Copy out the listing below word for word, every line in the same order, changing nothing.

++++++

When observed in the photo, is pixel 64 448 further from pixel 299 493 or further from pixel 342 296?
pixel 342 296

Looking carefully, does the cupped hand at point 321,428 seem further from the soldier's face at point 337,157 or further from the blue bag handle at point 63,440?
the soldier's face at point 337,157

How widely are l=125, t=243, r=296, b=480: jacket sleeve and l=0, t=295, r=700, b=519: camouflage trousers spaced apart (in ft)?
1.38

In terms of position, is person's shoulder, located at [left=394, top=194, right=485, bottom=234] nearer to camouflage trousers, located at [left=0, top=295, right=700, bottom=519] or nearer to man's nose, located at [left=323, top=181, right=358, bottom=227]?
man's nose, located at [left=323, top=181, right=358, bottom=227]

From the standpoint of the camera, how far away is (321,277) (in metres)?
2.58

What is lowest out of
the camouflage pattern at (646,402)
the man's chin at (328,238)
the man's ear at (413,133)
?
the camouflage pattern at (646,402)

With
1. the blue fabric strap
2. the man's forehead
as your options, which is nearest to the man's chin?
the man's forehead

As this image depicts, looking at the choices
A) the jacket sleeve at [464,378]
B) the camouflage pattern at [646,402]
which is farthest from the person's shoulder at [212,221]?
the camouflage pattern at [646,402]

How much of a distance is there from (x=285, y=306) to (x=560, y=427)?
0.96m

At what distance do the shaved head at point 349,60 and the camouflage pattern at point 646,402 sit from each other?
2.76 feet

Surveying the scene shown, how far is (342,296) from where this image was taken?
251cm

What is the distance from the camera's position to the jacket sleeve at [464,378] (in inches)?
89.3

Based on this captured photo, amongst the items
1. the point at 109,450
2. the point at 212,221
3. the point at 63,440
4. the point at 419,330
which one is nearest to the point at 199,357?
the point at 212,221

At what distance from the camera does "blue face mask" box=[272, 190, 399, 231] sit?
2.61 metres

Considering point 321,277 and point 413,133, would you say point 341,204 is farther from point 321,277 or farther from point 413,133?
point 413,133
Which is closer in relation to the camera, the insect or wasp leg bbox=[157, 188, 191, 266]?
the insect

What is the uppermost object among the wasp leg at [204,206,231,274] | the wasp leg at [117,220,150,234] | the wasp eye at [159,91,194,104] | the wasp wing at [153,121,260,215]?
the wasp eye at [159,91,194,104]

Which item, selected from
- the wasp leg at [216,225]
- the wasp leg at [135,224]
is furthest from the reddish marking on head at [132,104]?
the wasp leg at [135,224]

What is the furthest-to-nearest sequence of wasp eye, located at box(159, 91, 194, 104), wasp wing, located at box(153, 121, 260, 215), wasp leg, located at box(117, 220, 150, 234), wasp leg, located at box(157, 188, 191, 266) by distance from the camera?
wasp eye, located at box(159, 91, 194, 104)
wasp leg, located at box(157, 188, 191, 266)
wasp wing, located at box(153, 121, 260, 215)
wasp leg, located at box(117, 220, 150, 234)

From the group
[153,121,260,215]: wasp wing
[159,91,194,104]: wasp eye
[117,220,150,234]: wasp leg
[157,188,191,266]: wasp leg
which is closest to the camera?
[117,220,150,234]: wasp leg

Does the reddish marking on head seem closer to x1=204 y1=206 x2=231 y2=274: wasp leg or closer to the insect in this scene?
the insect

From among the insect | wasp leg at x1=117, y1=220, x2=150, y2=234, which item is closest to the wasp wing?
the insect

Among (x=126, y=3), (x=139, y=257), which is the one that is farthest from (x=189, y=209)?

++++++

■ Solution to this problem
When observed in the photo, is pixel 64 448 further from pixel 299 493 or further from pixel 342 296?
pixel 342 296

Looking carefully, does the cupped hand at point 321,428 seem further from the soldier's face at point 337,157 or further from the blue bag handle at point 63,440?
the soldier's face at point 337,157

How widely are l=125, t=243, r=296, b=480: jacket sleeve and l=0, t=295, r=700, b=519: camouflage trousers spaced apart (in ft)?
1.38

In terms of position, is person's shoulder, located at [left=394, top=194, right=485, bottom=234] nearer to camouflage trousers, located at [left=0, top=295, right=700, bottom=519] or nearer to man's nose, located at [left=323, top=181, right=358, bottom=227]?
man's nose, located at [left=323, top=181, right=358, bottom=227]

From the standpoint of the camera, how far away is (321,277) (in metres)?
2.58

What is lowest out of
the camouflage pattern at (646,402)
the man's chin at (328,238)
the man's ear at (413,133)
?
the camouflage pattern at (646,402)

With
1. the blue fabric strap
2. the man's forehead
as your options, which is nearest to the man's chin?
the man's forehead

As this image depicts, looking at the choices
A) the jacket sleeve at [464,378]
B) the camouflage pattern at [646,402]
which is farthest from the person's shoulder at [212,221]?
the camouflage pattern at [646,402]

How much of a distance is there from (x=285, y=306) to (x=560, y=427)?
0.96m

At what distance do the shaved head at point 349,60 and the camouflage pattern at point 646,402 sit from each other?
2.76 feet

Surveying the scene shown, how far is (342,296) from where this image was taken?
251cm

What is the distance from the camera's position to the jacket sleeve at [464,378] (in inches)?
89.3

Based on this captured photo, amongst the items
1. the point at 109,450
2. the point at 212,221
3. the point at 63,440
4. the point at 419,330
which one is nearest to the point at 199,357?
the point at 212,221

At what distance from the camera does "blue face mask" box=[272, 190, 399, 231] sit?
2.61 metres

Considering point 321,277 and point 413,133, would you say point 341,204 is farther from point 321,277 or farther from point 413,133?
point 413,133
Which is closer in relation to the camera, the insect or wasp leg bbox=[157, 188, 191, 266]?
the insect

What is the uppermost object among the wasp leg at [204,206,231,274] | the wasp leg at [117,220,150,234] | the wasp eye at [159,91,194,104] | the wasp wing at [153,121,260,215]?
the wasp eye at [159,91,194,104]

Which item, selected from
- the wasp leg at [216,225]
- the wasp leg at [135,224]
is furthest from the reddish marking on head at [132,104]?
the wasp leg at [135,224]

What is the furthest-to-nearest sequence of wasp eye, located at box(159, 91, 194, 104), wasp wing, located at box(153, 121, 260, 215), wasp leg, located at box(117, 220, 150, 234), wasp leg, located at box(157, 188, 191, 266) by distance from the camera?
wasp eye, located at box(159, 91, 194, 104)
wasp leg, located at box(157, 188, 191, 266)
wasp wing, located at box(153, 121, 260, 215)
wasp leg, located at box(117, 220, 150, 234)

From the group
[153,121,260,215]: wasp wing
[159,91,194,104]: wasp eye
[117,220,150,234]: wasp leg
[157,188,191,266]: wasp leg
which is closest to the camera?
[117,220,150,234]: wasp leg

Does the reddish marking on head seem closer to x1=204 y1=206 x2=231 y2=274: wasp leg or closer to the insect in this scene?
the insect

From among the insect | wasp leg at x1=117, y1=220, x2=150, y2=234, which item is closest to the wasp wing?
the insect

Among (x=126, y=3), (x=139, y=257), which is the one that is farthest from (x=189, y=209)?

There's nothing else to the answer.